Боль в голове Кори усилилась. Яркий свет луны резал глаза, но он не мог отвести их в сторону. Мальчик-бобр закрыл глаза и попытался сконцентрироваться на желании пробудиться от этого сна. Только… каким образом можно заставить себя пробудиться? Обычно дурной сон прерывается сам по себе, и вот ты уже лежишь в постели, и гулко стучит твоё сердце, а руки мокрые, и живот скрутило внутри. Мальчик ощущал себя сейчас испуганным и несчастным, только он на самом деле был не Кори, а бобром и пленником.

Плот, к которому он был привязан, продолжал нестись по течению реки, кружась, и он скорее почувствовал, чем увидел, двух плывущих норок, каждая с одного из боков, время от времени направлявших движение плота, поддерживая его неукоснительное продвижение. А потом он услышал какой-то далёкий рёв, и память бобра сказала Кори, что это плохая вода — водопад или, возможно, порог.

Его плот повернулся в воде, когда норки вытолкнули его из стремнины. А чуть позднее он оказался на мелководье, ударяясь о камни, пока военный отряд выволакивал его на берег, после чего его подняли.

— Ты, — какой-то самец-норка, что оказался ближе к нему, наклонил к пленнику голову на тонкой шее, так что он смог рассмотреть блестящие безжалостные глаза воина, — пойдёшь пешком. Остановишься — убьём!

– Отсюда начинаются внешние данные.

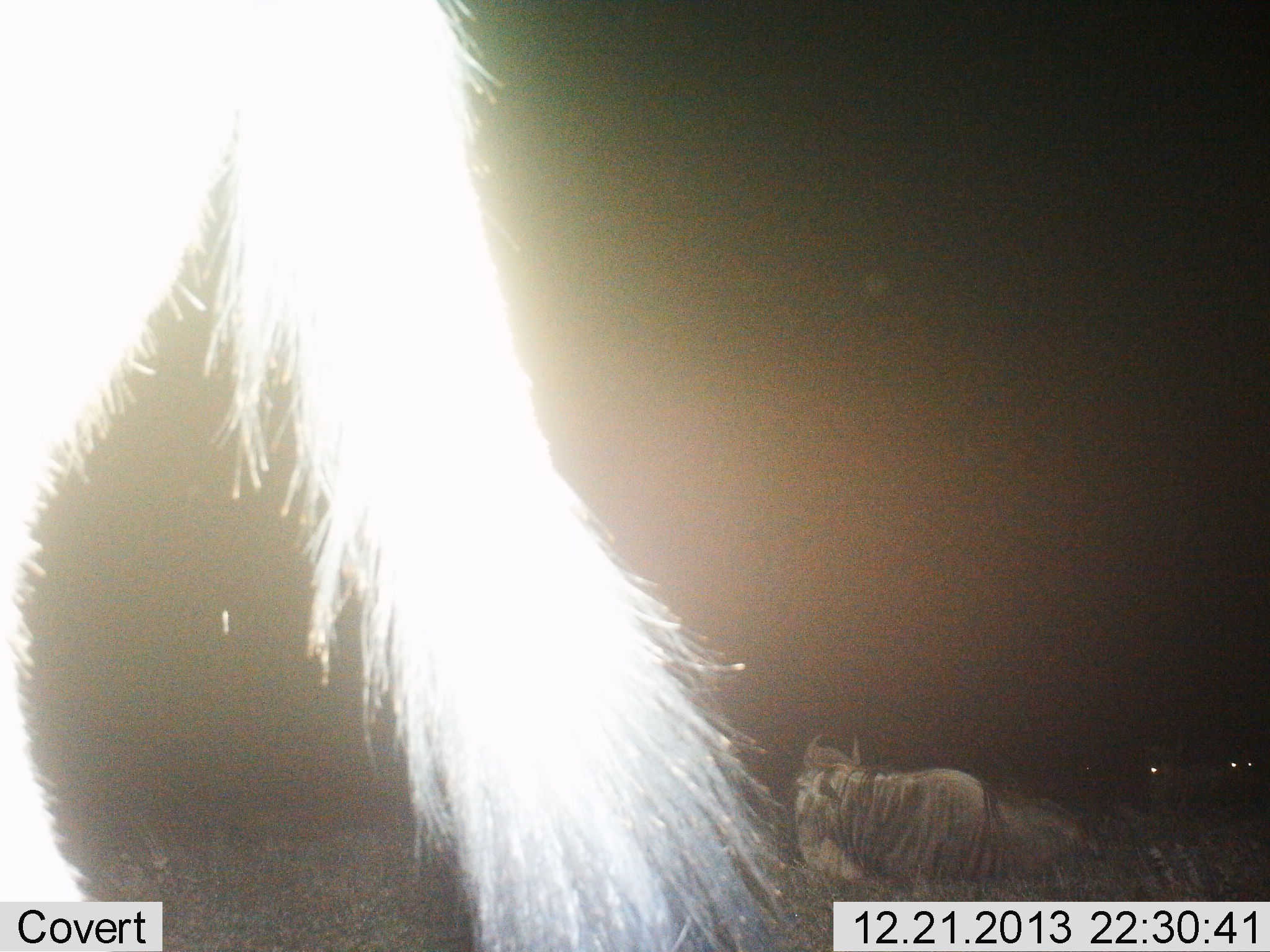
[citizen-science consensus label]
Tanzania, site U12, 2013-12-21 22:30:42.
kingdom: Animalia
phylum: Chordata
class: Mammalia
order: Artiodactyla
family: Bovidae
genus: Connochaetes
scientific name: Connochaetes taurinus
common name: blue wildebeest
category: wildebeest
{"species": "wildebeest (blue wildebeest) (Connochaetes taurinus)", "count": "3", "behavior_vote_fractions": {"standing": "64%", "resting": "82%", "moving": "18%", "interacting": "0%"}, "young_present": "0%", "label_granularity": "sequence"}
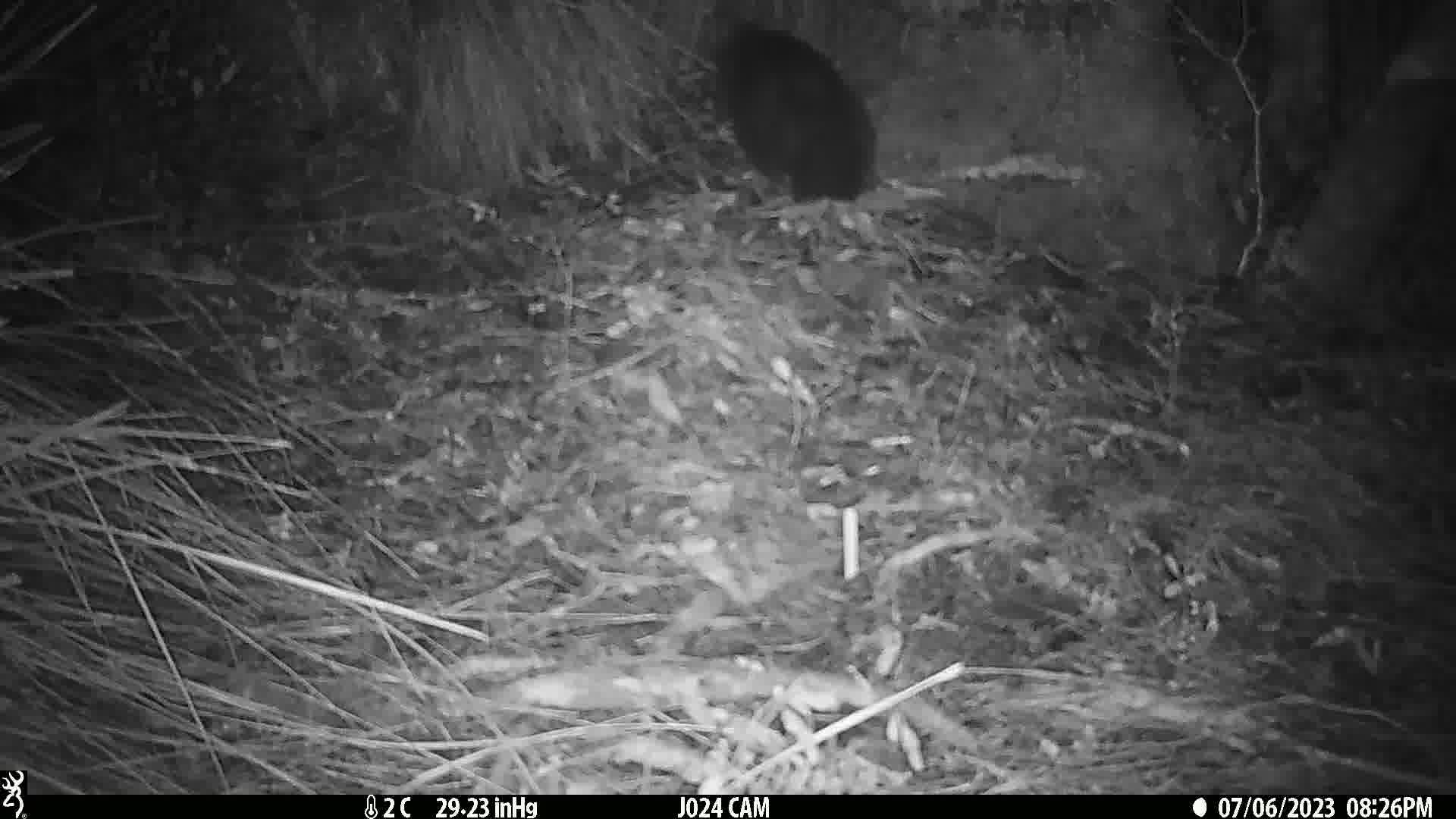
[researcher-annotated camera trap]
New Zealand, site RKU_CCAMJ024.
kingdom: Animalia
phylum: Chordata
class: Mammalia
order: Diprotodontia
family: Phalangeridae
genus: Trichosurus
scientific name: Trichosurus vulpecula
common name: common brushtail possum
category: possum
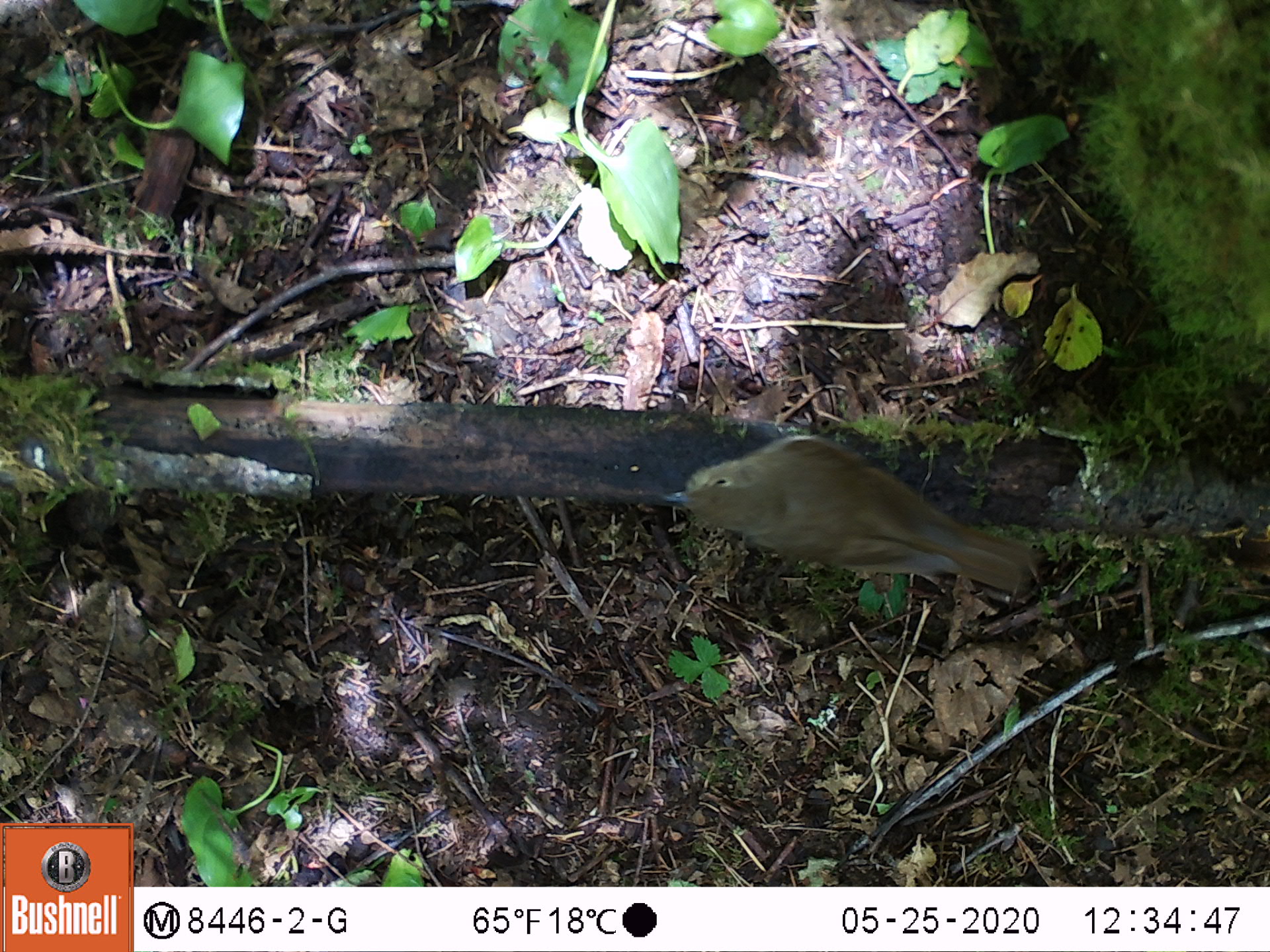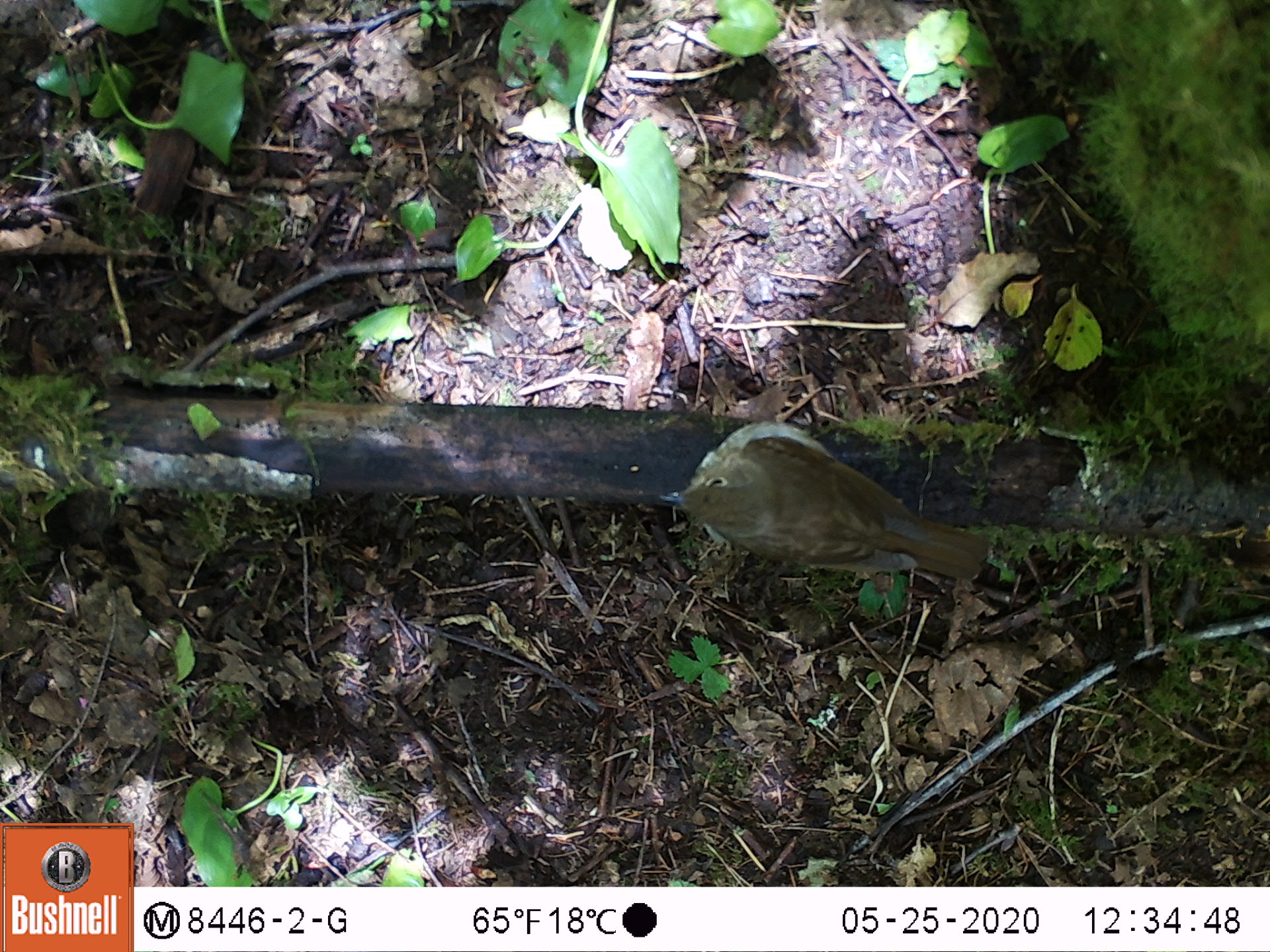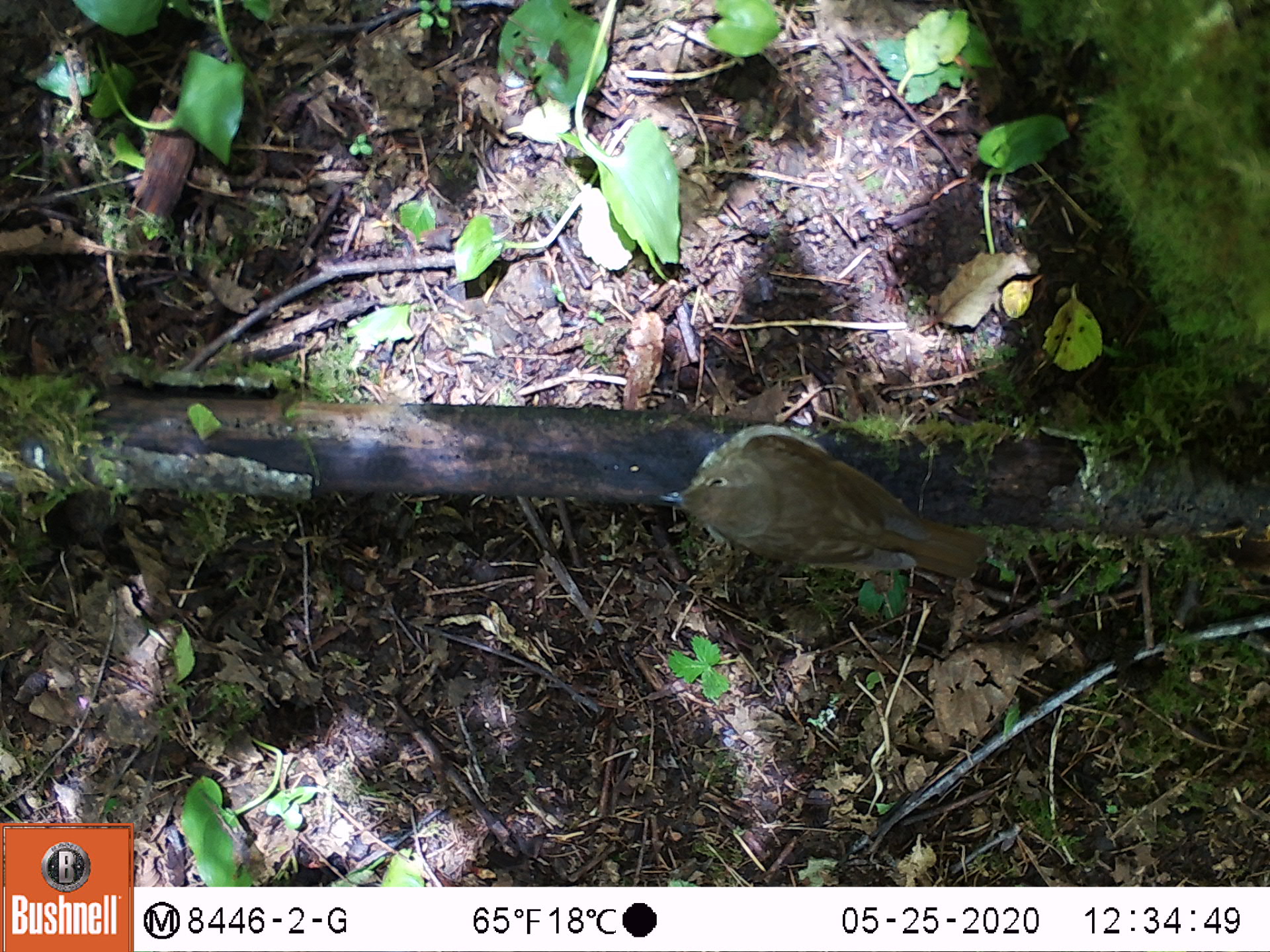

Эти звуки были произнесены настолько невнятно и с таким дурным произношением, что казалось, словно этот самец говорит на языке бобров не очень хорошо. Однако Кори ощутил свободу, когда верёвки, привязывавшие его к плоту, ослабли. А потом его поставили на задние ноги, оставив хвост всё так же привязанным к шее. Верёвку, обмотанную вокруг его передних лап, подхватил всё тот же воин, который прошипел приказ и предупреждение, и резким рывком он повёл его дальше.

Это был трудный путь, и дважды Кори терял почву под ногами и падал среди скал. Оба раза тычками его собственного копья норки заставляли пленника, подниматься на ноги, однажды по его бокам прошлись дубинкой. Каким-то образом он продолжал идти вперёд, однако больше и не пытался думать. Оставалось только одно — следить за едва видимой тропой и пытаться идти по ней.

Они оставили берег реки, тем не менее рёв с той стороны стал громче. А потом они снова повернули, и Кори, всё-таки пытаясь держаться настороже, показалось, что они идут вдоль реки. Дважды они отдыхали, но не ради него, а потому что двое из их компании были ранены, с пластырями из листьев и грязи.